(Stored data entries)
****************************************

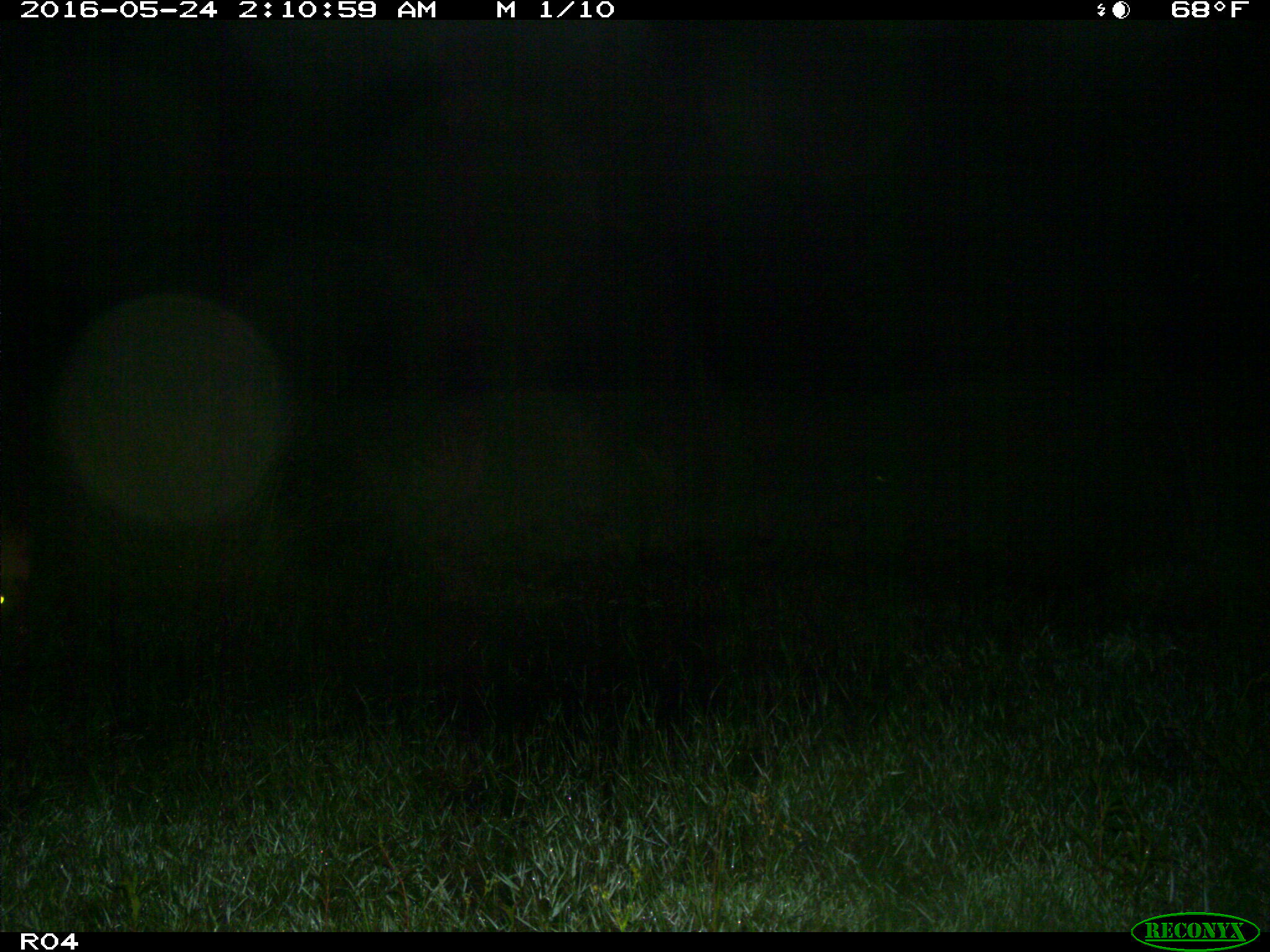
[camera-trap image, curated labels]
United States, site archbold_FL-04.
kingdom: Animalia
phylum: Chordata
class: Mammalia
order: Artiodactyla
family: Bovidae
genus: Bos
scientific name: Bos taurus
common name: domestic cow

****************************************

### ACTION ITEM
Every line above must be printed again exactly, pictures excluded.

### RESULT FOR THIS EXERCISE
[camera-trap image, curated labels]
United States, site archbold_FL-04.
kingdom: Animalia
phylum: Chordata
class: Mammalia
order: Artiodactyla
family: Bovidae
genus: Bos
scientific name: Bos taurus
common name: domestic cow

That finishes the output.